Bank Al-Maghrib multiplie les initiatives pour accompagner la transformation digitale du secteur financier marocain. Entre accompagnement des Fintechs, lancement de projets d’Open banking et encadrement du crowdfunding, le régulateur met en place les fondations d’un écosystème innovant, sécurisé et inclusif.
Par Y. Seddik
Le soutien aux Fintechs reste un axe structurant de l’action de la Banque centrale. En 2024, le dispositif de «sandbox réglementaire» s’est consolidé, avec l’évaluation de huit dossiers, dont cinq ont été validés pour passer en phase d’expérimentation.
Ce cadre, qui permet à des porteurs de projets innovants de tester leurs solutions en environnement contrôlé, s’inscrit dans une logique de co-construction entre innovation technologique et exigence réglementaire. Les projets concernés touchent notamment aux paiements digitaux, à l’agrégation de comptes et à l’authentification numérique.
Parallèlement, BAM a renforcé les synergies avec le Centre marocain d’innovation financière (CMIF) et a maintenu un dialogue ouvert avec les incubateurs et opérateurs de l’écosystème. Ce rôle de «facilitateur-régulateur» vise à éviter une prolifération non maîtrisée d’offres financières numériques, tout en soutenant leur émergence dans un cadre sécurisant pour les consommateurs et le système bancaire. 2024 marque également la première année effective de fonctionnement pour les plateformes marocaines de financement participatif.
À ce jour, huit demandes d’agrément ont été traitées, dont deux plateformes ont obtenu l’aval des autorités. L’activité reste encore marginale, mais BAM assure un monitoring étroit de ces opérateurs, en lien avec l’AMMC et le ministère des Finances. L’objectif est d’anticiper les risques liés à la liquidité, à la gouvernance ou au blanchiment, tout en permettant à ce canal alternatif de financement de se développer, notamment au profit des TPE/PME et des projets à impact social.

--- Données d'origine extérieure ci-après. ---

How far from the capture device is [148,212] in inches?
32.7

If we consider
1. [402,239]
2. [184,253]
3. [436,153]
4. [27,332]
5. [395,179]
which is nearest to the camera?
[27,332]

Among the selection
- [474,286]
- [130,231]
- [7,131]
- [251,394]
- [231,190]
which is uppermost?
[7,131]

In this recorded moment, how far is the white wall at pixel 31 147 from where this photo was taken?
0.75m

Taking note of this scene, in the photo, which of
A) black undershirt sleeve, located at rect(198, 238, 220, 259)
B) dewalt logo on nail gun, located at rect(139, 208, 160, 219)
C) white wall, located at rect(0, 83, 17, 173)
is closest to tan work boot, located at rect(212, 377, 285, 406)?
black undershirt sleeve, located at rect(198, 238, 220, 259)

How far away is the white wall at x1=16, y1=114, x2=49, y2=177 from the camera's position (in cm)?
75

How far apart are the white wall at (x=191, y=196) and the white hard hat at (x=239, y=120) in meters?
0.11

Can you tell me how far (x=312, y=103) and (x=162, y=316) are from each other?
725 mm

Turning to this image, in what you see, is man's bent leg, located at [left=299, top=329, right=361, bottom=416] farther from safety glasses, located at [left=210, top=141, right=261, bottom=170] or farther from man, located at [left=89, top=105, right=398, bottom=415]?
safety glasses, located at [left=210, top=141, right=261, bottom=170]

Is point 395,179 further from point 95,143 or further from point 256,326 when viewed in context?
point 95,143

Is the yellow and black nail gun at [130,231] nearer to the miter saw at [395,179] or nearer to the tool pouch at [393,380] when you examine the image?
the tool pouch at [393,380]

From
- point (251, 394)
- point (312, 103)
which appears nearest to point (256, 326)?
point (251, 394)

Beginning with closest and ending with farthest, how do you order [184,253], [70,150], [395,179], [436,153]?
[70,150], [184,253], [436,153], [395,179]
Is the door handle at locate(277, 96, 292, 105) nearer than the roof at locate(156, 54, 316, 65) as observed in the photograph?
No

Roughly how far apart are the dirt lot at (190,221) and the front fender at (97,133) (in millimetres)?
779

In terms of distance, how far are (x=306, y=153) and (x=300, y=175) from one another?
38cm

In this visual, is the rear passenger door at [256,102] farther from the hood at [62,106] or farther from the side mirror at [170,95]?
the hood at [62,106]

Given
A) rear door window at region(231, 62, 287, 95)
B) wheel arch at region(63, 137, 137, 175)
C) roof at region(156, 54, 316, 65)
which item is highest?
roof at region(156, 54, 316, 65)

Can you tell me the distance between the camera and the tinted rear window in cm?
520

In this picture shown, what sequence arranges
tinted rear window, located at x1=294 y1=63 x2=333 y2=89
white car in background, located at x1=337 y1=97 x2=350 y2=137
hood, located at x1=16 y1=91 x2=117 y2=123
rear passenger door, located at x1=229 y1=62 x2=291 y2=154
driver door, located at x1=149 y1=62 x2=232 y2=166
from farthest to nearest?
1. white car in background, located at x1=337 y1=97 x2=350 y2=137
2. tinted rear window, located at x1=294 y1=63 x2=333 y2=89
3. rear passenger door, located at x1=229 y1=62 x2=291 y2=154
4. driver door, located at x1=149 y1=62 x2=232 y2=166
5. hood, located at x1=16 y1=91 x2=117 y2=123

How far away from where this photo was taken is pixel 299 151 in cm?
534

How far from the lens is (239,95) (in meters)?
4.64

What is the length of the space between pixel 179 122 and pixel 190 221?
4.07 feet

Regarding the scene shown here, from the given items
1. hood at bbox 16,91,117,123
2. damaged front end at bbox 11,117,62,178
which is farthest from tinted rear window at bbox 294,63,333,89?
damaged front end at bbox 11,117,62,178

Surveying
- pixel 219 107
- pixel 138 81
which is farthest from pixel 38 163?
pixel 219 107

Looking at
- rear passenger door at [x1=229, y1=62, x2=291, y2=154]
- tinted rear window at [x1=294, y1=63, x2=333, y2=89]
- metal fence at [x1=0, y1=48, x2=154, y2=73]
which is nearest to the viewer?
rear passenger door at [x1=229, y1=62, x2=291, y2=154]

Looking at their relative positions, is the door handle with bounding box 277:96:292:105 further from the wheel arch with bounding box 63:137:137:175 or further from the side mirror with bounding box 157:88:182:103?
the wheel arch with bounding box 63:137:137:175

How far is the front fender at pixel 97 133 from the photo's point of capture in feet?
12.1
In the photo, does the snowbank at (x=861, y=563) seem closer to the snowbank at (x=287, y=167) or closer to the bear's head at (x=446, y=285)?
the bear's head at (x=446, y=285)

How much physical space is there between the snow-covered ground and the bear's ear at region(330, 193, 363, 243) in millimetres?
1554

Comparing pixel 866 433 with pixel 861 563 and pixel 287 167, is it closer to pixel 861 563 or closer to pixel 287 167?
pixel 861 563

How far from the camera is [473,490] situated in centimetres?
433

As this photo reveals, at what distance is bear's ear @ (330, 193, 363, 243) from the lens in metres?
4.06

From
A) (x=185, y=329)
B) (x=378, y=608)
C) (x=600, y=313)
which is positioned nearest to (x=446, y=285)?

Open banking, un chantier structurant
Le lancement en 2024 d’un projet de mise en place de l’Open banking marque une évolution majeure. BAM a initié les travaux préparatoires à l’élaboration d’un cadre réglementaire pour organiser l’accès sécurisé aux données bancaires par des tiers agréés (TPP – Third Party Providers).
Ce chantier, encore à ses débuts, suppose la définition de standards d’API, de protocoles d’authentification forte et de mécanismes de consentement explicite. Le régulateur entend s’inspirer des bonnes pratiques européennes (PSD2) tout en adaptant le dispositif aux spécificités du marché marocain.
Au-delà de l’ouverture des données, ce projet soulève des enjeux majeurs : équilibre entre innovation et protection des données personnelles, responsabilité des parties prenantes en cas d’incidents, standardisation technique dans un marché encore très hétérogène en matière d’infrastructures digitales. Surveillance du mobile banking et cybersécurité Enfin, BAM a poursuivi la supervision des services bancaires sur mobile, dont l’usage continue de progresser.
Le nombre de comptes de paiement est en hausse, avec plus de 8,3 millions d’unités à fin 2024, dont près de la moitié ouverts par des établissements de paiement. BAM note une montée en charge progressive, mais appelle à renforcer l’inclusion digitale, notamment dans les zones rurales. Dans un contexte de montée des cybermenaces, la surveillance prudentielle intègre désormais des indicateurs spécifiques liés à la sécurité des systèmes d’information et à la résilience opérationnelle des établissements.
Une attention particulière est portée aux plans de continuité d’activité et aux dispositifs de gestion des incidents. Bank Al-Maghrib joue un rôle d’équilibriste dans la digitalisation du secteur financier : soutenir l’innovation sans compromettre la stabilité. Le rapport 2024 illustre cette approche progressive, où chaque nouvelle technologie fait l’objet d’un encadrement prudent, dans l’attente d’un cadre réglementaire mature.